Take the entries below and print all of them exactly, please.

┌────────

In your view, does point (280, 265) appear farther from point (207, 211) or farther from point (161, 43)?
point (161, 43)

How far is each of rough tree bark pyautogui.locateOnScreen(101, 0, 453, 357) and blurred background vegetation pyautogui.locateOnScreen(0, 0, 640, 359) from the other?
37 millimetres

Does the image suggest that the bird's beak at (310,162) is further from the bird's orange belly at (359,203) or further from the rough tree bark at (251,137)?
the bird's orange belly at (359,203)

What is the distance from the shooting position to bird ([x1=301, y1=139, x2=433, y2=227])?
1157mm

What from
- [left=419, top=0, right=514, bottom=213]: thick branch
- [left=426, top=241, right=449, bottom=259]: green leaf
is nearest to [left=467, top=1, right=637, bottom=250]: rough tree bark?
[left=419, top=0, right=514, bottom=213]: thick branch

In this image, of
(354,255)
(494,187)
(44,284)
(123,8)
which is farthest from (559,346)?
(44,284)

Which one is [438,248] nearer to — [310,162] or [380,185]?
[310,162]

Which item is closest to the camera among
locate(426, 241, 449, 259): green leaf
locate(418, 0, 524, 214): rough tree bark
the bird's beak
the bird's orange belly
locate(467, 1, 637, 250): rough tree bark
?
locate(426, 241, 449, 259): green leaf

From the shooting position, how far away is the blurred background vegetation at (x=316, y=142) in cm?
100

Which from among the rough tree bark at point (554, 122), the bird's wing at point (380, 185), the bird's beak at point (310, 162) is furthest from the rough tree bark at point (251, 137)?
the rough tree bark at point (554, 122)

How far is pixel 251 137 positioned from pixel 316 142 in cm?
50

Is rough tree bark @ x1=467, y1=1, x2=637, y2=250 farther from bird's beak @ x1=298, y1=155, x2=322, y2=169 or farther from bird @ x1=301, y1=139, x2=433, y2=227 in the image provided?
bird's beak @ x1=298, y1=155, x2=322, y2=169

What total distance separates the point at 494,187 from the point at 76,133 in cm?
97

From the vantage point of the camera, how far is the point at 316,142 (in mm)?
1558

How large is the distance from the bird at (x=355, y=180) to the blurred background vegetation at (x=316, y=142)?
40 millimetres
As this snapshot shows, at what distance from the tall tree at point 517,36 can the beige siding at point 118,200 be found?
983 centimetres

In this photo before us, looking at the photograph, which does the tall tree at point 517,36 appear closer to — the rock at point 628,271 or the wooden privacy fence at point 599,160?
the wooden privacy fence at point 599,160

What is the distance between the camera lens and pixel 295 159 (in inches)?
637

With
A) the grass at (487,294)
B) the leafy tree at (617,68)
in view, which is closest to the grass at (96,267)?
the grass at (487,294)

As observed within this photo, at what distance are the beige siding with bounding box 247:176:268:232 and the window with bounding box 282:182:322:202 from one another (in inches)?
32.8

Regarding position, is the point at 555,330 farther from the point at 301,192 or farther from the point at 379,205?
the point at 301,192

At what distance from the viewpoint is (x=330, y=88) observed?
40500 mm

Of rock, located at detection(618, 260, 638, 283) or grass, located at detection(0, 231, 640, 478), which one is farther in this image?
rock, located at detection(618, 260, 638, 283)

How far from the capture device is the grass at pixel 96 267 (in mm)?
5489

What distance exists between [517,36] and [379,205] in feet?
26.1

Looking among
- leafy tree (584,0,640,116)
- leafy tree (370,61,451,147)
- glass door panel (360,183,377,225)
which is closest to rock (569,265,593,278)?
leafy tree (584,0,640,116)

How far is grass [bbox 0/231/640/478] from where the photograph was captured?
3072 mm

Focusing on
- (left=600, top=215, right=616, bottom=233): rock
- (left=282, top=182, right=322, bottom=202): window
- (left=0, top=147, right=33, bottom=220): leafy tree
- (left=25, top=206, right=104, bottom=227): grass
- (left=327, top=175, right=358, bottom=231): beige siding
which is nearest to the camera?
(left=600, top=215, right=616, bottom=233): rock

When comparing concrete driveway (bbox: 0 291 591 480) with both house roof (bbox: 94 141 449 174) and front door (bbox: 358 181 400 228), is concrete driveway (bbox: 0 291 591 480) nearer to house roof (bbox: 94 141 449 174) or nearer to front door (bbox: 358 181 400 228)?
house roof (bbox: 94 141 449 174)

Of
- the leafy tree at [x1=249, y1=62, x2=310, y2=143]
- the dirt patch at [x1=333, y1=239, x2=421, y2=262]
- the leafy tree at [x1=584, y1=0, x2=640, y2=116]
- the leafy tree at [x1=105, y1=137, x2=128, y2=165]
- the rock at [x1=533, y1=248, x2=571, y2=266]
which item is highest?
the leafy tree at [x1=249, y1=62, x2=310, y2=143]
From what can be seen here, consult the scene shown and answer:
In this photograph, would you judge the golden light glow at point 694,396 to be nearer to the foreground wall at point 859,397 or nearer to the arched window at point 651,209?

└────────

Result of this exercise ::
In your view, does point (280, 265) appear farther from point (207, 211) or farther from point (161, 43)?
point (161, 43)

How far is each of rough tree bark pyautogui.locateOnScreen(101, 0, 453, 357) and blurred background vegetation pyautogui.locateOnScreen(0, 0, 640, 359) from the other?
37 millimetres

Does the image suggest that the bird's beak at (310,162) is further from the bird's orange belly at (359,203) or further from the rough tree bark at (251,137)?
the bird's orange belly at (359,203)

What is the distance from the shooting position to bird ([x1=301, y1=139, x2=433, y2=227])?
1157mm

What from
- [left=419, top=0, right=514, bottom=213]: thick branch
- [left=426, top=241, right=449, bottom=259]: green leaf
is nearest to [left=467, top=1, right=637, bottom=250]: rough tree bark?
[left=419, top=0, right=514, bottom=213]: thick branch

In this image, of
(354,255)
(494,187)
(44,284)
(123,8)
which is farthest from (559,346)?
(44,284)

Which one is [438,248] nearer to — [310,162] or [380,185]?
[310,162]

Which item is closest to the camera among
locate(426, 241, 449, 259): green leaf
locate(418, 0, 524, 214): rough tree bark
the bird's beak
the bird's orange belly
locate(467, 1, 637, 250): rough tree bark
?
locate(426, 241, 449, 259): green leaf

From the shooting position, how far away is the blurred background vegetation at (x=316, y=142) in cm?
100

Which from among the rough tree bark at point (554, 122), the bird's wing at point (380, 185), the bird's beak at point (310, 162) is furthest from the rough tree bark at point (251, 137)?
the rough tree bark at point (554, 122)

How far is pixel 251 137 positioned from pixel 316 142 in cm?
50

Is rough tree bark @ x1=467, y1=1, x2=637, y2=250 farther from bird's beak @ x1=298, y1=155, x2=322, y2=169 or farther from bird @ x1=301, y1=139, x2=433, y2=227 in the image provided?
bird's beak @ x1=298, y1=155, x2=322, y2=169

What total distance separates the point at 494,187 from the point at 76,133 in cm?
97

From the vantage point of the camera, how far is the point at 316,142 (in mm)?
1558

How large is the distance from the bird at (x=355, y=180) to the blurred background vegetation at (x=316, y=142)?
40 millimetres
As this snapshot shows, at what distance from the tall tree at point 517,36 can the beige siding at point 118,200 be found?
983 centimetres

In this photo before us, looking at the photograph, which does the tall tree at point 517,36 appear closer to — the rock at point 628,271 or the wooden privacy fence at point 599,160?
the wooden privacy fence at point 599,160

What is the distance between the camera lens and pixel 295 159 (in inches)?
637

With
A) the grass at (487,294)
B) the leafy tree at (617,68)
in view, which is closest to the grass at (96,267)?
the grass at (487,294)

As observed within this photo, at what distance are the beige siding with bounding box 247:176:268:232 and the window with bounding box 282:182:322:202 from one another (in inches)?
32.8

Regarding position, is the point at 555,330 farther from the point at 301,192 or farther from the point at 379,205?
the point at 301,192

At what distance from the viewpoint is (x=330, y=88) observed?
40500 mm

Of rock, located at detection(618, 260, 638, 283) or grass, located at detection(0, 231, 640, 478), which one is farther in this image?
rock, located at detection(618, 260, 638, 283)

How far from the capture device is the grass at pixel 96 267 (in mm)?
5489

What distance exists between [517,36] and [379,205] in feet?
26.1

Looking among
- leafy tree (584,0,640,116)
- leafy tree (370,61,451,147)
- glass door panel (360,183,377,225)
which is closest to rock (569,265,593,278)?
leafy tree (584,0,640,116)

How far is grass [bbox 0/231/640/478] from where the photograph was captured?
3072 mm

Focusing on
- (left=600, top=215, right=616, bottom=233): rock
- (left=282, top=182, right=322, bottom=202): window
- (left=0, top=147, right=33, bottom=220): leafy tree
- (left=25, top=206, right=104, bottom=227): grass
- (left=327, top=175, right=358, bottom=231): beige siding
which is nearest to the camera?
(left=600, top=215, right=616, bottom=233): rock

When comparing concrete driveway (bbox: 0 291 591 480) with both house roof (bbox: 94 141 449 174) and front door (bbox: 358 181 400 228), is concrete driveway (bbox: 0 291 591 480) nearer to house roof (bbox: 94 141 449 174) or nearer to front door (bbox: 358 181 400 228)?
house roof (bbox: 94 141 449 174)

Of
- the leafy tree at [x1=249, y1=62, x2=310, y2=143]
- the dirt patch at [x1=333, y1=239, x2=421, y2=262]
- the leafy tree at [x1=584, y1=0, x2=640, y2=116]
- the leafy tree at [x1=105, y1=137, x2=128, y2=165]
- the rock at [x1=533, y1=248, x2=571, y2=266]
which item is highest?
the leafy tree at [x1=249, y1=62, x2=310, y2=143]
From what can be seen here, consult the scene shown and answer:
In this photograph, would you judge the golden light glow at point 694,396 to be nearer to the foreground wall at point 859,397 or nearer to the arched window at point 651,209?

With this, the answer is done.